## start Recorded information

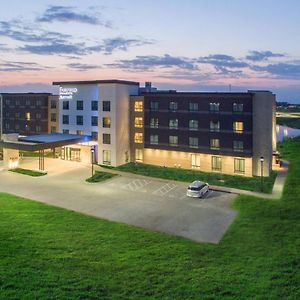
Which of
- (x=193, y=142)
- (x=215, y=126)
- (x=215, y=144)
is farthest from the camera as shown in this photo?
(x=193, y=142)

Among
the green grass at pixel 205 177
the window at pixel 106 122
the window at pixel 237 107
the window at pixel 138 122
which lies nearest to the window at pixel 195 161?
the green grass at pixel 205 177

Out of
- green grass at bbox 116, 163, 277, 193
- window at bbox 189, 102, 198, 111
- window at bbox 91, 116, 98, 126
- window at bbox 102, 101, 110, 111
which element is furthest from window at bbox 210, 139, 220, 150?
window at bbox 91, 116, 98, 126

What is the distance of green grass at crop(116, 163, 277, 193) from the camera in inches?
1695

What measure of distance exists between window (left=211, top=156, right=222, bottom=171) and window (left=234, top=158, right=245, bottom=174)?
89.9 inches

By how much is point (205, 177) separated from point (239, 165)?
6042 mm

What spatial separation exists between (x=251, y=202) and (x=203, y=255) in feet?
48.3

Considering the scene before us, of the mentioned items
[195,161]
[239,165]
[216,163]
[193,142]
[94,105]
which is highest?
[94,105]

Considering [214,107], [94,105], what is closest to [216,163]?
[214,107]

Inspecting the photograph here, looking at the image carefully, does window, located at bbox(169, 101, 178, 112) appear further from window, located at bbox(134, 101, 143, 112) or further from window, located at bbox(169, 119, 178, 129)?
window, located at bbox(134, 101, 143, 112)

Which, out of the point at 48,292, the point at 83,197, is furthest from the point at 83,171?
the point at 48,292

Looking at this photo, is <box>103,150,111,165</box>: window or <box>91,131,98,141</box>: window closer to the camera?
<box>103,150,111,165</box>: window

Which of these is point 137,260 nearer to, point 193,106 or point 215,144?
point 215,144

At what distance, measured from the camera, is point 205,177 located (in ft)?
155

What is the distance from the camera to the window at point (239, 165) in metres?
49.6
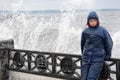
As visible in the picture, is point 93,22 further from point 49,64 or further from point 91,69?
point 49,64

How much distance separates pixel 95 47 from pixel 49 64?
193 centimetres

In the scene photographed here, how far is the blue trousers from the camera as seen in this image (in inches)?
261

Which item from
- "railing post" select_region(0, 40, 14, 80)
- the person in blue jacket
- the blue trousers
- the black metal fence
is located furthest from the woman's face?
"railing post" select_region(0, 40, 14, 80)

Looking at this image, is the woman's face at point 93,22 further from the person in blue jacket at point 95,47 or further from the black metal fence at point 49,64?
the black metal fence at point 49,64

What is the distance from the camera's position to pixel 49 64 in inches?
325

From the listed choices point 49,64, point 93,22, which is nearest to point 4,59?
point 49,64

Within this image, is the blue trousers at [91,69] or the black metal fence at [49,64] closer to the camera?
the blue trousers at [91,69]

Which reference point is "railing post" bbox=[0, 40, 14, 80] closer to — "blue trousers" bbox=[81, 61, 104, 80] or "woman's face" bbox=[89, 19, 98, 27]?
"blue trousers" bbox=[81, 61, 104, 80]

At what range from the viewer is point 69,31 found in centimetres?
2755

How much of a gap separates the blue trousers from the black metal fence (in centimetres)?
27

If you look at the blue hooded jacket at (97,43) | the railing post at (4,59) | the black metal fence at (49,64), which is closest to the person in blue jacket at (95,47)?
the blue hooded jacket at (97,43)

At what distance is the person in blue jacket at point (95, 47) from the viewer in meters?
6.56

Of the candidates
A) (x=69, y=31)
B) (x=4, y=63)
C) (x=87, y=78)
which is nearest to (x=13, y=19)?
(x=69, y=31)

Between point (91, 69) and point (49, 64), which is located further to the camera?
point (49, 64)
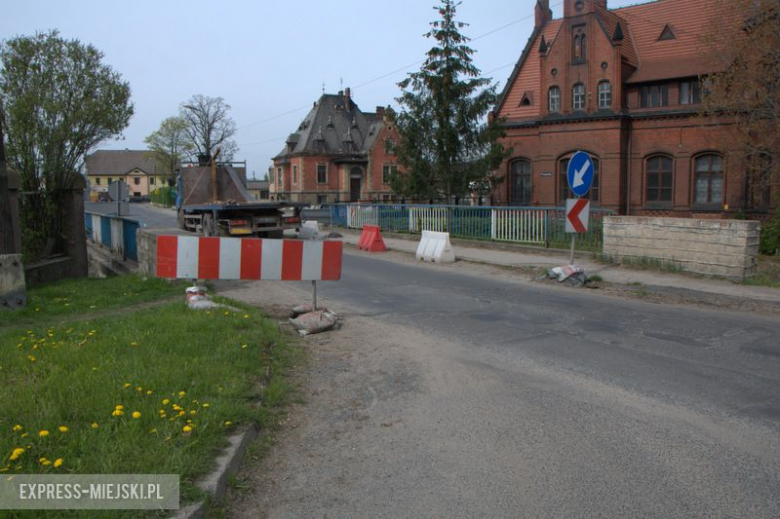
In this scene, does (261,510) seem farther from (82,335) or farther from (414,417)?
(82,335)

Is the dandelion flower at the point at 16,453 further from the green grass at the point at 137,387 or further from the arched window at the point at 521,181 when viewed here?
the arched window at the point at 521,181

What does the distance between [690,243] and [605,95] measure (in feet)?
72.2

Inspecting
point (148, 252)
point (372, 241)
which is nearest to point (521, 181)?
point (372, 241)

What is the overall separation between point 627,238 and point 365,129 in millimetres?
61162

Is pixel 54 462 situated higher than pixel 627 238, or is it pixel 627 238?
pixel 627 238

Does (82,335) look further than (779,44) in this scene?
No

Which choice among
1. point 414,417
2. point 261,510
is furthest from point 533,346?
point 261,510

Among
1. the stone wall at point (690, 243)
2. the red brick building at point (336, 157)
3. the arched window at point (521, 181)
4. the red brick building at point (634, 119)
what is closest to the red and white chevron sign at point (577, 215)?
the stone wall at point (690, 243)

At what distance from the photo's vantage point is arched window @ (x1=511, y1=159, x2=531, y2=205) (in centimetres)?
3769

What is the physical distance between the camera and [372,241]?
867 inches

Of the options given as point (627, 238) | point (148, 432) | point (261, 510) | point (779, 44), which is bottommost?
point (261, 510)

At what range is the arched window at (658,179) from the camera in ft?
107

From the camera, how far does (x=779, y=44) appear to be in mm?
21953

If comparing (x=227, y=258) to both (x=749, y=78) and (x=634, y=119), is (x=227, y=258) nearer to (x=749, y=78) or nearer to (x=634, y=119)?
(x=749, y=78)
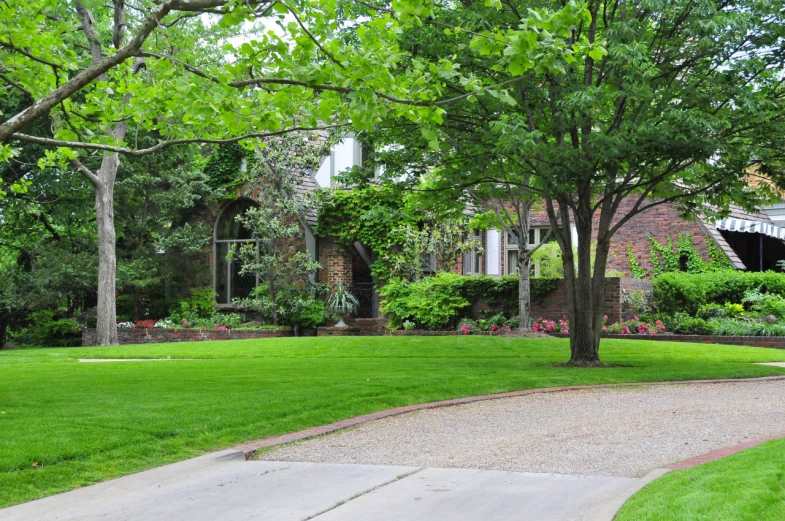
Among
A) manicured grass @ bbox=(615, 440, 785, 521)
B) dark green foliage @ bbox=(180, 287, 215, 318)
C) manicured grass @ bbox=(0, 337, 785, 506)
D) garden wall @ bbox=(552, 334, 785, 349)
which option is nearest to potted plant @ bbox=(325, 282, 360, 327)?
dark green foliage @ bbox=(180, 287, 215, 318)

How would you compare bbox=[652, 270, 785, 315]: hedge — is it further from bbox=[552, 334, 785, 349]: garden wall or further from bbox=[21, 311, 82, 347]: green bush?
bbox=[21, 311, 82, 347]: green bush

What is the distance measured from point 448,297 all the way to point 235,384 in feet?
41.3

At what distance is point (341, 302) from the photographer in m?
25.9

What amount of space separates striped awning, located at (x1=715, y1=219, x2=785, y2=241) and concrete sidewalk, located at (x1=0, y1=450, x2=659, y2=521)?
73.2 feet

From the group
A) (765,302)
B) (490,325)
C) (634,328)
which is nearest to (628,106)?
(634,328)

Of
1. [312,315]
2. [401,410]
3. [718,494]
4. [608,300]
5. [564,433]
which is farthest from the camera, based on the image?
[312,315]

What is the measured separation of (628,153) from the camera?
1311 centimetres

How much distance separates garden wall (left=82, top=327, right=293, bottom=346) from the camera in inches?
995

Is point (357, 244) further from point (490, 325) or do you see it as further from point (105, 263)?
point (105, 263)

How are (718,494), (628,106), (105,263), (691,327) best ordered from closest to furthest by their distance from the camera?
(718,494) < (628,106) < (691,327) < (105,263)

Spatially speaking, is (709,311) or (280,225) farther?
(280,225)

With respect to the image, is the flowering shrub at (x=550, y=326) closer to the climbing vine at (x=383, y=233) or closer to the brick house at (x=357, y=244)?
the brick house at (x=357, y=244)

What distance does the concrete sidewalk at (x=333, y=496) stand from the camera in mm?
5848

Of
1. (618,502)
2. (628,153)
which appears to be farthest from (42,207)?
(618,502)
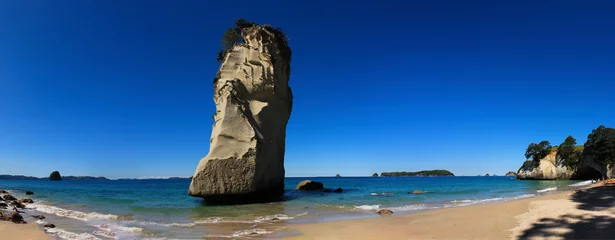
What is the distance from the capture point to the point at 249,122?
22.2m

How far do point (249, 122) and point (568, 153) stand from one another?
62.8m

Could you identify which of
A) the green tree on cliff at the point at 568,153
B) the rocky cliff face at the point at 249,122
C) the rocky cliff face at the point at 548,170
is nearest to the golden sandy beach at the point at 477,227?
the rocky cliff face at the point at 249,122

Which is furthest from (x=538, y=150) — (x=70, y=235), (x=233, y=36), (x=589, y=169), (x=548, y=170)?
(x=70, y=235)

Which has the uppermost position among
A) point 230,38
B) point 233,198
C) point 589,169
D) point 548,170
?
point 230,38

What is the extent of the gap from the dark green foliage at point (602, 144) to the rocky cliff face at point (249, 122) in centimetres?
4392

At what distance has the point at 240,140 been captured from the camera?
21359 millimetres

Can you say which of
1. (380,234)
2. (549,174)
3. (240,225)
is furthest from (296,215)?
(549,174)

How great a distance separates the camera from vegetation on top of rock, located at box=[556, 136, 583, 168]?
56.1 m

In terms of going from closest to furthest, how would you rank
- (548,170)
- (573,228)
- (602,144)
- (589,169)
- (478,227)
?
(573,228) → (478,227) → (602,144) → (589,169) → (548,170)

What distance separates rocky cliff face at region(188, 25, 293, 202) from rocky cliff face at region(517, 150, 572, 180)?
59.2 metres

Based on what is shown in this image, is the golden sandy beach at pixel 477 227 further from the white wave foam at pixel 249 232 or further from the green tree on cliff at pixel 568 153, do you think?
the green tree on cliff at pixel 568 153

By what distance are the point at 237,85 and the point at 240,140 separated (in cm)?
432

## end Recorded information
## start Recorded information

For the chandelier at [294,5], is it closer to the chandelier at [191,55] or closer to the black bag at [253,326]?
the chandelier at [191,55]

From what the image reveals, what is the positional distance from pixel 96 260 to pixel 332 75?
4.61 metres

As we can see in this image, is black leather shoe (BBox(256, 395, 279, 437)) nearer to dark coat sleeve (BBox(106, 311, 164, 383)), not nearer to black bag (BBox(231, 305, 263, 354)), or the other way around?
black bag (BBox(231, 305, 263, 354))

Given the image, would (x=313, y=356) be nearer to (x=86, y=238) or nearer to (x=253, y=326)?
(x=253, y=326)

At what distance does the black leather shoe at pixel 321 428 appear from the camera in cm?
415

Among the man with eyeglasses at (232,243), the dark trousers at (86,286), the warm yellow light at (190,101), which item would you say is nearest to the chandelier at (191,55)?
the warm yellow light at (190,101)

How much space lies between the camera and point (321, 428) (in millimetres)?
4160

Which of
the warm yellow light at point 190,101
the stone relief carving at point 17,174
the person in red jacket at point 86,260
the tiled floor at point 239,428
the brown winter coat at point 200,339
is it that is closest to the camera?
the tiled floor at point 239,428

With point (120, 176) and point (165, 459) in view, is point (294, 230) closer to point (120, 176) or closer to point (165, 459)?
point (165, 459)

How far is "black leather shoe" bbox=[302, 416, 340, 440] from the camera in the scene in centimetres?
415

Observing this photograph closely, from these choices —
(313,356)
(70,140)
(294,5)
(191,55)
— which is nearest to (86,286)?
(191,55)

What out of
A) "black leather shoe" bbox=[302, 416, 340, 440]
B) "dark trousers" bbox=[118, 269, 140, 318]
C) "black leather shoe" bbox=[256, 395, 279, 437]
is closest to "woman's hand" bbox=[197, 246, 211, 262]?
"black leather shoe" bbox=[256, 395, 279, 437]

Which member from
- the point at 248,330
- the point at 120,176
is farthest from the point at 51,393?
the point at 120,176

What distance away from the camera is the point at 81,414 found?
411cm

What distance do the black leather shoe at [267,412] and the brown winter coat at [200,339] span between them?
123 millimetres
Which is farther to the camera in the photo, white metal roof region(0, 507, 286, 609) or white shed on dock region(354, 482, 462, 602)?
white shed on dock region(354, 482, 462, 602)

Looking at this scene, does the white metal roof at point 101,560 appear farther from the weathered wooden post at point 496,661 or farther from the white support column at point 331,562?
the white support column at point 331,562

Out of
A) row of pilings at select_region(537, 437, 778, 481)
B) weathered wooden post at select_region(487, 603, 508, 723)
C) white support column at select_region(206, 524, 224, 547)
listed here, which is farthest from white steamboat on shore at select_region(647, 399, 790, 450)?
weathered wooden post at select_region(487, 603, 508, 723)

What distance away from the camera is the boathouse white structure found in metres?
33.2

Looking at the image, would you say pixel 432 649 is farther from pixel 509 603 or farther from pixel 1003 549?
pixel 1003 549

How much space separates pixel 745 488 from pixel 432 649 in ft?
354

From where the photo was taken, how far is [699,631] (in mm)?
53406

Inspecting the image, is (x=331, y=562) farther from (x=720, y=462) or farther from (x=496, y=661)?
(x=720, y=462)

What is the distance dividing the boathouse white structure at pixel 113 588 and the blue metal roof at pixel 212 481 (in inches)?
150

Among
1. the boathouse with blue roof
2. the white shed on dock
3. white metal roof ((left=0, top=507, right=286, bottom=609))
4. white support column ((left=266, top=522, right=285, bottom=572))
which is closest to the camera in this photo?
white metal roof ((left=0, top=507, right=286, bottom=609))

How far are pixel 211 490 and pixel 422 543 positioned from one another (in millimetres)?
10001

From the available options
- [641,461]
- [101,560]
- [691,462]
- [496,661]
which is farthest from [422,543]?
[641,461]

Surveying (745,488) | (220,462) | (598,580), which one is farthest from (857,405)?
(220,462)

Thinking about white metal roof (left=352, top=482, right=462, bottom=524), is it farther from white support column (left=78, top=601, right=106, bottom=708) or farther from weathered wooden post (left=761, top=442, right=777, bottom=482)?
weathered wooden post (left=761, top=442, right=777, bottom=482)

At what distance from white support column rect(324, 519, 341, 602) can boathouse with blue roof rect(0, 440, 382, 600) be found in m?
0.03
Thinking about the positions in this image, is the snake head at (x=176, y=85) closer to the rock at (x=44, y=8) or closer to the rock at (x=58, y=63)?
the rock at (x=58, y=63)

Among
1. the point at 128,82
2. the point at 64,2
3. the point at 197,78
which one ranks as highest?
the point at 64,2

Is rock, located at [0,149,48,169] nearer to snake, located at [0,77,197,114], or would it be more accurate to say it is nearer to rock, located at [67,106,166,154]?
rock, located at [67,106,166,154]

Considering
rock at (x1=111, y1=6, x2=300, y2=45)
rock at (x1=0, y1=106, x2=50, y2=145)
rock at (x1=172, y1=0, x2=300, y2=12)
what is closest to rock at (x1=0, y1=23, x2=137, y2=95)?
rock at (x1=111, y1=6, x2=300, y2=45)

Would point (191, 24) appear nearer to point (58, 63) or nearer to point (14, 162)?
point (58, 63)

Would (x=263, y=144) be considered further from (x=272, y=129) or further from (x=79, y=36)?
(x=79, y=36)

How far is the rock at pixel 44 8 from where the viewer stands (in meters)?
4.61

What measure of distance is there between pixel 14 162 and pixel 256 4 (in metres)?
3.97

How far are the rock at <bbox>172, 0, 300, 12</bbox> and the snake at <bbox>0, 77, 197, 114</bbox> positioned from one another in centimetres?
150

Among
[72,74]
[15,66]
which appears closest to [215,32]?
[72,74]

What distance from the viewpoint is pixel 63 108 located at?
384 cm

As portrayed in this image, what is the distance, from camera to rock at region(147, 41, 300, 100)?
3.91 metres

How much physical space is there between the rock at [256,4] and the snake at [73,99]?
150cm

## end Recorded information
## start Recorded information

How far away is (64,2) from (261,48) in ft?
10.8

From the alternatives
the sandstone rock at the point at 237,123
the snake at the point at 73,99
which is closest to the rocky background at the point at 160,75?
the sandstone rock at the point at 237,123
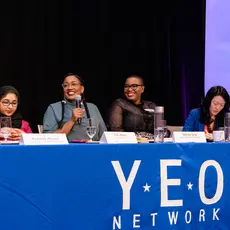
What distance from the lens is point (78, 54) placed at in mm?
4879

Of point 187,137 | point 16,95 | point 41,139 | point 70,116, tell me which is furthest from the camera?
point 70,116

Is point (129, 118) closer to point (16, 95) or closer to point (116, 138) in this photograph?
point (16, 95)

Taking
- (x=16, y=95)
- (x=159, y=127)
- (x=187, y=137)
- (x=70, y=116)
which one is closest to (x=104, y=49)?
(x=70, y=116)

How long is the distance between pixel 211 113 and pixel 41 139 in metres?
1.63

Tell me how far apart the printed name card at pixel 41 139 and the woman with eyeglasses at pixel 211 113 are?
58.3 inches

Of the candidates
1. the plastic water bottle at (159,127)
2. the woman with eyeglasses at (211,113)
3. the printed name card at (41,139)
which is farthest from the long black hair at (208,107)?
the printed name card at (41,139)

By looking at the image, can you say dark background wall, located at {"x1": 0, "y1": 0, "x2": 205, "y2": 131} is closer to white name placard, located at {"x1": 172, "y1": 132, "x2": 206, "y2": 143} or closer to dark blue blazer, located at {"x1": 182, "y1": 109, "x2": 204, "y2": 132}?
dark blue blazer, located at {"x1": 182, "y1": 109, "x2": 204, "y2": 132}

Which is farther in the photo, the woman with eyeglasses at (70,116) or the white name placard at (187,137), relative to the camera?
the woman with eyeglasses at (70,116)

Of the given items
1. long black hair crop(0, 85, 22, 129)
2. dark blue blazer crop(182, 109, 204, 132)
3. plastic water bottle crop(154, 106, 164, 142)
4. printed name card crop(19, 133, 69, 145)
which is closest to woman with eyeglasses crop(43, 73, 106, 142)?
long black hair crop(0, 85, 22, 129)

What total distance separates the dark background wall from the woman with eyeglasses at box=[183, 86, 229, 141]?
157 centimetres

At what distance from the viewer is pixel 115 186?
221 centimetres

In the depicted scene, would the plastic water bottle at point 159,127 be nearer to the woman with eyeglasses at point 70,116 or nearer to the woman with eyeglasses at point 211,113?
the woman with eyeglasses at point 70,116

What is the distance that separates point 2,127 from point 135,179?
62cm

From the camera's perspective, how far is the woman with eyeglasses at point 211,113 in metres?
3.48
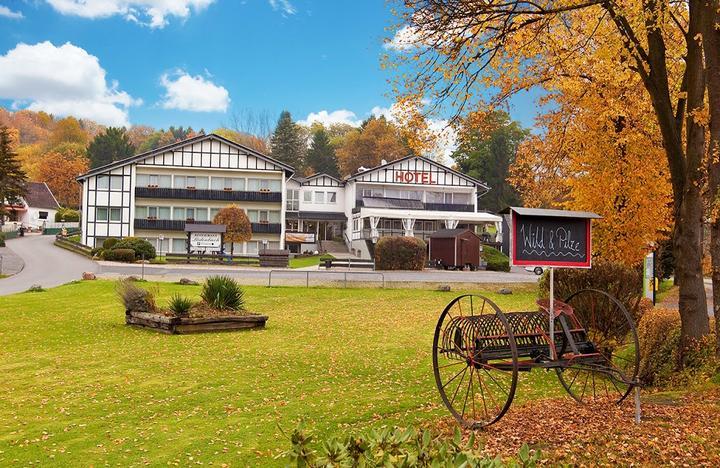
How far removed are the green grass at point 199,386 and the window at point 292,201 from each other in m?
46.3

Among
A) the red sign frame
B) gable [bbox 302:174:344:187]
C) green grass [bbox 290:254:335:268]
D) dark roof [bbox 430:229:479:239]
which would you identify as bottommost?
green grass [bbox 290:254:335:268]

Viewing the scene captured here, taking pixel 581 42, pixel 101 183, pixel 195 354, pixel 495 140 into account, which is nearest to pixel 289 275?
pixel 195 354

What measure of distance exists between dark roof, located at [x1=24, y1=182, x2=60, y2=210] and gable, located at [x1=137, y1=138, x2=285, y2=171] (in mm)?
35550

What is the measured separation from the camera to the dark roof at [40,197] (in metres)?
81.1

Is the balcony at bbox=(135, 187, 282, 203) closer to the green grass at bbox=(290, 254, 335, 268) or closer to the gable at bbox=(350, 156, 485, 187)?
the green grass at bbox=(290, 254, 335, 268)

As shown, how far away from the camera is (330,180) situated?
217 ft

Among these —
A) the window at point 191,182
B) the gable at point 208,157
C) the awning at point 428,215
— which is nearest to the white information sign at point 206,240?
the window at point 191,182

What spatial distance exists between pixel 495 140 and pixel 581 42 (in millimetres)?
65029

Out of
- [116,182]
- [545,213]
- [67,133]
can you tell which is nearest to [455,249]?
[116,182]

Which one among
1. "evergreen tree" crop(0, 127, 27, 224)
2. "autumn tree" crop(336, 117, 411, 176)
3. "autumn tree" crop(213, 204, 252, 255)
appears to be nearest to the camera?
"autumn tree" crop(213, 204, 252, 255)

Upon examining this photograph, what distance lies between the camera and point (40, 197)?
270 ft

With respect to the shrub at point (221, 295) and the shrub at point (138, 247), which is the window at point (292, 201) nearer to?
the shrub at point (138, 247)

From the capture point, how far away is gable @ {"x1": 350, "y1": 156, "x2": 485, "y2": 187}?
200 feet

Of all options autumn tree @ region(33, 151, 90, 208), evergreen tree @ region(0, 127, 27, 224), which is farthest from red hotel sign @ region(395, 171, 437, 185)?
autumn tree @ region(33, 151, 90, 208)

## end Recorded information

__Problem to work on__. How many lines of the listing above contain the word "Inspecting"? Reply with the number only.

__Right answer__. 3